Allungava il passo, rallentava di nuovo, chiamava il suo nome. A volte lasciava che il buio scendesse e, esausta e disperata, un pianto la scuoteva incupendo ogni cosa intorno; altre volte lo aspettava dove sapeva che sarebbe tornato se si fossero persi sul serio, e il pensiero che nel mondo per lei c’era solo lui diventava la mancanza feroce della perdita di sé, e non di un fratello.
Una sera trovarono centinaia di denti ai piedi di un leccio. Rimasero a fissarli e provarono a contarli finché calò la notte. Alcuni erano gialli e lunghi come falangi, altri sembravano caduti dalla bocca di un bambino; si riempirono le tasche e mentre andavano via pensavano che avrebbero potuto lasciarli cadere alle loro spalle per ritrovare quel punto dove qualcosa che non potevano vedere doveva essere accaduto.
All’uscita del parco Lo vide un uomo dirigersi verso di loro e ne fu turbato: chiese a Lyz se non le sembrava che camminasse in modo innaturale, strisciando la gamba sinistra e con una spalla incassata sul punto di slogarsi, se fosse sicura che non lo conoscessero o se per caso non lo avessero già visto prima. Si fermarono sotto il cono di luce di un lampione portandosi le mani in tasca, finché l’uomo non li raggiunse e li superò senza badare a loro.
Più tardi quella notte Lyz sognò quell’uomo.
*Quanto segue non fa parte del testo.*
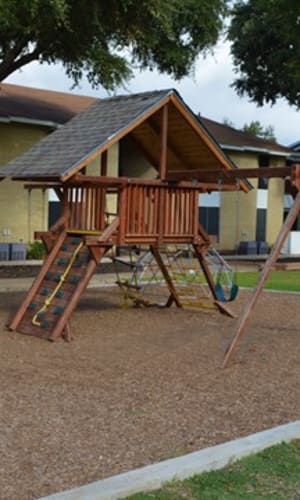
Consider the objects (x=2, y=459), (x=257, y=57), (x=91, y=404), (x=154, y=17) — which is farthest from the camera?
(x=257, y=57)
Si era addormentata nella sua stanza sfogliando una rivista di judo, mentre ai piedi del letto l’uomo le sussurrava che sembrava davvero la bambina ritratta in copertina per avere appena ucciso un avversario con un colpo solo; nella fotografia la piccola aveva la cintura slacciata ancora sporca di sangue, le unghie spezzate, i capelli bagnati, le gengive scoperte, i denti piccoli e bianchi e lo stesso sorriso che aveva Lyz mentre dormiva. L’uomo si sfilò la cintura dai pantaloni, poggiò la fibbia sugli occhi della donna e la punta del cuoio sulle labbra in copertina, aprì la finestra e scivolò via lungo la grondaia.
La mattina dopo Lyz fu svegliata da un grido. Qualcuno era stato ammazzato nel comprensorio dove era andata ad abitare.